Aufbau einer Self-Service-Plattform
Nachdem wir unseren Broker optimiert hatten, wandten wir uns der Entwicklung von Tools für das Onboarding und die Abfrage von Datensätzen zu, die unserer OLAP-Lösung hinzugefügt wurden. Wir erstellten eine Open-Source-Bibliothek für Spark und Trino UDAF für unsere Datasketch-Funktionen, wodurch Spark dasselbe binäre Datasketch-Format wie unser OLAP6 verwenden kann. Dadurch blieb der Großteil unserer Rechenlast in Spark und die Approximation konnte unternehmensweit standardisiert werden, was bei bestimmten Datensätzen zu einer potenziellen Senkung der Rechenkosten um bis zu 80 % führte.

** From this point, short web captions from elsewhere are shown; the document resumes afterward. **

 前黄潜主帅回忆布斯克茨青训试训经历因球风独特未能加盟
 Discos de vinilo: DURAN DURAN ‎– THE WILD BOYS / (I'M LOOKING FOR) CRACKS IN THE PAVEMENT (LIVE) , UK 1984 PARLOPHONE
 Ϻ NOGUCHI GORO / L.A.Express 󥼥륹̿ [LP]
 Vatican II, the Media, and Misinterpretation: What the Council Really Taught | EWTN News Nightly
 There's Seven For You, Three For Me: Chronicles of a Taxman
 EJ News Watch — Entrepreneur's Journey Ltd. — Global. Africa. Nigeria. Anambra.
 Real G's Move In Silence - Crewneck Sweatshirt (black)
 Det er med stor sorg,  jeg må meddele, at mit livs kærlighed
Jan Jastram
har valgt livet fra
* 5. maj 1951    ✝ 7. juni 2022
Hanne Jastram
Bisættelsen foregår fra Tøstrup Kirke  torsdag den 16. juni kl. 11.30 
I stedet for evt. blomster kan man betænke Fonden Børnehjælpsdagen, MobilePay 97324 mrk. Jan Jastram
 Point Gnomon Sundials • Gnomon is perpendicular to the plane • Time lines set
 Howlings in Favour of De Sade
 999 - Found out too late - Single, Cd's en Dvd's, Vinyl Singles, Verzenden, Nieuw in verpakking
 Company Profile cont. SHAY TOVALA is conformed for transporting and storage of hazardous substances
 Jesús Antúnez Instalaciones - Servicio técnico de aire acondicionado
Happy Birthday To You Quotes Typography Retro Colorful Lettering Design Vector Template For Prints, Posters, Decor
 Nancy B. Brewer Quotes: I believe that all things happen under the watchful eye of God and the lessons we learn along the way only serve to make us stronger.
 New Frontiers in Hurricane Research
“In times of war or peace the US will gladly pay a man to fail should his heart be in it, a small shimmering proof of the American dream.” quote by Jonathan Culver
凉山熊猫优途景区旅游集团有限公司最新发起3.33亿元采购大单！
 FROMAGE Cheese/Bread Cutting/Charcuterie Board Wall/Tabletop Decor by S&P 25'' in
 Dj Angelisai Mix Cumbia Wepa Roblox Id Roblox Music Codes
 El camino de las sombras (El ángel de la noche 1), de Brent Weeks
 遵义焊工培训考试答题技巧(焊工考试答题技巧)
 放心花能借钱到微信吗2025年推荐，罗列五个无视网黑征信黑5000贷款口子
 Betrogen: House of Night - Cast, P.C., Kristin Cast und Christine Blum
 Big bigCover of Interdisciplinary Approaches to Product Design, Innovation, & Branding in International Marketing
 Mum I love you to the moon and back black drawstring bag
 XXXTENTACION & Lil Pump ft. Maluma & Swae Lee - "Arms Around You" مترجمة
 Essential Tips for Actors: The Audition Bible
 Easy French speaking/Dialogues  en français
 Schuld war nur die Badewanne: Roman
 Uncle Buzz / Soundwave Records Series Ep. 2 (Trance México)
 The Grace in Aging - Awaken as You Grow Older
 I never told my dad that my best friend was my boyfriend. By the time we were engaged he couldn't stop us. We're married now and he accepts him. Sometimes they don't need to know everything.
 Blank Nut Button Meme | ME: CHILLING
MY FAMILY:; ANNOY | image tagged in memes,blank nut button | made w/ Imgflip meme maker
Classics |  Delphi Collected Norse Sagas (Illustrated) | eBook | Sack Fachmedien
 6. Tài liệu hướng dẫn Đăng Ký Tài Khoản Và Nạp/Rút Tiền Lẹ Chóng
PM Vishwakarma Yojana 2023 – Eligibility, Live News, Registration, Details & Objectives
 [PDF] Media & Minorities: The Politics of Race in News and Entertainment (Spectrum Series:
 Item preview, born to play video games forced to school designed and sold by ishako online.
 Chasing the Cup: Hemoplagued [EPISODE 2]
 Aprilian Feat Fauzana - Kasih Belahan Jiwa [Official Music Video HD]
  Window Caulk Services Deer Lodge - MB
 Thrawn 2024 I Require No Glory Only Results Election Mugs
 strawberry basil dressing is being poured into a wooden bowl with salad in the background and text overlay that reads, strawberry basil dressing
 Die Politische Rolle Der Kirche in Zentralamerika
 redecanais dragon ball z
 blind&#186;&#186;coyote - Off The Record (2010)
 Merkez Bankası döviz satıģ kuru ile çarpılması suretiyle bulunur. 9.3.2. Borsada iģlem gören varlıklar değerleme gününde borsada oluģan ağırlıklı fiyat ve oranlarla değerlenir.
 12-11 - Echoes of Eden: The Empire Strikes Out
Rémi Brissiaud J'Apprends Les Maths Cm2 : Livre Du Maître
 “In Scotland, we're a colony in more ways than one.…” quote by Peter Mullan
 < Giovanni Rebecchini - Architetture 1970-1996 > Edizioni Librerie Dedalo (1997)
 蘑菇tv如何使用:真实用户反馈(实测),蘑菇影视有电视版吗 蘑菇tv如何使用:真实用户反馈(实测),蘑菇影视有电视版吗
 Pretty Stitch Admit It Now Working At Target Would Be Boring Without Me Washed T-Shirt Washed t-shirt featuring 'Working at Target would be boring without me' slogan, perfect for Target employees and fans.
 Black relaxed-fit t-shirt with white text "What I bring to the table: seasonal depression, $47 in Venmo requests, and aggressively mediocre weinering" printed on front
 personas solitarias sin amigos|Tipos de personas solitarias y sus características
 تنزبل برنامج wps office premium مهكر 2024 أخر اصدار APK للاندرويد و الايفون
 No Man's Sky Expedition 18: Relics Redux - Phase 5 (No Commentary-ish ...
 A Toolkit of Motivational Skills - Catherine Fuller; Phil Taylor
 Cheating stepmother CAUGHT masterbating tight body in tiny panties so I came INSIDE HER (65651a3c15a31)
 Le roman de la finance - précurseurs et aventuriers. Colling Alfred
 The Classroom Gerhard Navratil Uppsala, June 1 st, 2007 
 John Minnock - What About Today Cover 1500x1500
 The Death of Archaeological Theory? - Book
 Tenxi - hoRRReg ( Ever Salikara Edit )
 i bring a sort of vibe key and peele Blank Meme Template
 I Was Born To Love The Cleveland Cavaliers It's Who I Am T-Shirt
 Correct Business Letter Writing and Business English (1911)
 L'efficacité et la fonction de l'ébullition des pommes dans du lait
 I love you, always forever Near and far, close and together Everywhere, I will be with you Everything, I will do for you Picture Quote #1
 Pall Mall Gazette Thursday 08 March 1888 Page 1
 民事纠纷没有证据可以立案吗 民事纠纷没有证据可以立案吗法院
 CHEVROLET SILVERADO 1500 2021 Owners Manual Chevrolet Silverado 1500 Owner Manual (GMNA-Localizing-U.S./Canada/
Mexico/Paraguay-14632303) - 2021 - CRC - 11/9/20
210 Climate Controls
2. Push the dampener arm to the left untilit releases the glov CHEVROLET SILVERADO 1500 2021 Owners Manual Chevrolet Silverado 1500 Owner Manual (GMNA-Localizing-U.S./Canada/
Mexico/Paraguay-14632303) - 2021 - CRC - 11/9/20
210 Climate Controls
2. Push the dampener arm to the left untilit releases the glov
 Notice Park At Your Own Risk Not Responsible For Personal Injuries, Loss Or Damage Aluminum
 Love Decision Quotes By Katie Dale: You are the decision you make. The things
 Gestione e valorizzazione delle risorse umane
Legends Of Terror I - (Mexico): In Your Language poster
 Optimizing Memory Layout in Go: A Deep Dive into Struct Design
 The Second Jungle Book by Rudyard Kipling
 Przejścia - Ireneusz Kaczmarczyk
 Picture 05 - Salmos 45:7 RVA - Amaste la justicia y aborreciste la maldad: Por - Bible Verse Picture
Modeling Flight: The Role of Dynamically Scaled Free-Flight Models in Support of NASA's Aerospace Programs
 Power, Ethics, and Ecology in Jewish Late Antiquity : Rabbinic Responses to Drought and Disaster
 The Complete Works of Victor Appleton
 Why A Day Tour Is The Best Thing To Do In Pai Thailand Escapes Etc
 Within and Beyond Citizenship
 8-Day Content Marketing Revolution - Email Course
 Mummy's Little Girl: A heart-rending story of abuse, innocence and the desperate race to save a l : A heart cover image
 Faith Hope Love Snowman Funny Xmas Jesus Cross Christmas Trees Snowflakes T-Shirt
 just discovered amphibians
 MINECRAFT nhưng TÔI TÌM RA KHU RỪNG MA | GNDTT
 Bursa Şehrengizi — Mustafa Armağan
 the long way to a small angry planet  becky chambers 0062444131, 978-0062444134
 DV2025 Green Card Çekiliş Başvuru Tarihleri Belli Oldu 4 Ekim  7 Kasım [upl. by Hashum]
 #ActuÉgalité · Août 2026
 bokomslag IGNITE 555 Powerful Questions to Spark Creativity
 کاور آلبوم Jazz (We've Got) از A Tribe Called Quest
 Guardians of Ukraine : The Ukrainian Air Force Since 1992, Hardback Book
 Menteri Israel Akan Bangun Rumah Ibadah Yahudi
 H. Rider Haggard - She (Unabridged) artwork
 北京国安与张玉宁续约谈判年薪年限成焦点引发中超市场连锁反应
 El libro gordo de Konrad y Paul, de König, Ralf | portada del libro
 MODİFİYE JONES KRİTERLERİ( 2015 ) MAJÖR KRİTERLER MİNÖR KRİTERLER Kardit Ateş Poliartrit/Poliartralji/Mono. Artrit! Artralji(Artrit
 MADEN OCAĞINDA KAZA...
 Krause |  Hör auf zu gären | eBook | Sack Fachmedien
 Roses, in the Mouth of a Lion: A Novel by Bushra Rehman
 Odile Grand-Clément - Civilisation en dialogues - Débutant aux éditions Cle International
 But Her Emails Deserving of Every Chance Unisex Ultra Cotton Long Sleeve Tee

Wir haben das Onboarding durch eine interne Erweiterung unseres Batch-Job-Schedulers vereinfacht und eine API im Dataframe-Stil definiert, die Entwickler bei der Festlegung definitiver Kennzahlen und Dimensionen unterstützt und so die Auswirkungen offener Abfragen reduziert. Außerdem haben wir einige Beispiel-Workflows als Open Source veröffentlicht, die zeigen, wie wir diese Daten in unser OLAP laden und abfragen.
Unsere optimierten Analysedatensätze liefern unseren Creators nun tiefgehende Einblicke. Durch unsere Optimierungen konnten wir die durchschnittliche Leistung um das Vierfache und die Leistung im Worst-Case-Szenario um das 50-Fache verbessern. Die Self-Service-Plattform ermöglicht es unserem Creator Analytics-Team, weiterhin neue Datensätze für Entwickler zu erstellen. Wir freuen uns darauf, zu sehen, wie Entwickler aller Größenordnungen diese Tools nutzen, um unglaubliche Erlebnisse auf Roblox zu schaffen.
1 Berechnet anhand der letzten 60 Tage mit eindeutigen Universen und beliebigen Zugriffen
2 Wie diese einfache MAU-Abfrage
3 Die Ergebnisse stammen vom 21. bis 28. März 2025
4 So ausgeführt: SELECT c.experience_id, c.country, p.platform, THETA_INTERSECT(c.user_theta, p.user_theta) from (select experience_id, country, user_theta from theta_cube where agg_level = country) c union (select experience_id, platform, user_theta from theta_cube where agg_level = platform) p
5 https://datasketches.apache.org/docs/Theta/ThetaSketchSetOpsAccuracy.html
6 Über eine Druid-SQL-Funktion COMPLEX_DECODE_BASE64('HLLSketch', sketch_col_name ).